Exercise brief: Everything from the line that contains "standing: 100%" through the last line of the listing must be copied exactly, with both of those lines included and no others.

Available data:
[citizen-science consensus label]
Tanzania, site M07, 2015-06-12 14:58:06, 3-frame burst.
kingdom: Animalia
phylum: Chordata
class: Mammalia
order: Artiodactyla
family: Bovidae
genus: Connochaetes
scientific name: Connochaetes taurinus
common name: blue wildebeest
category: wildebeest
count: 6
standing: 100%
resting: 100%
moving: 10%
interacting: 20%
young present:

Reply:
standing: 100%
resting: 100%
moving: 10%
interacting: 20%
young present:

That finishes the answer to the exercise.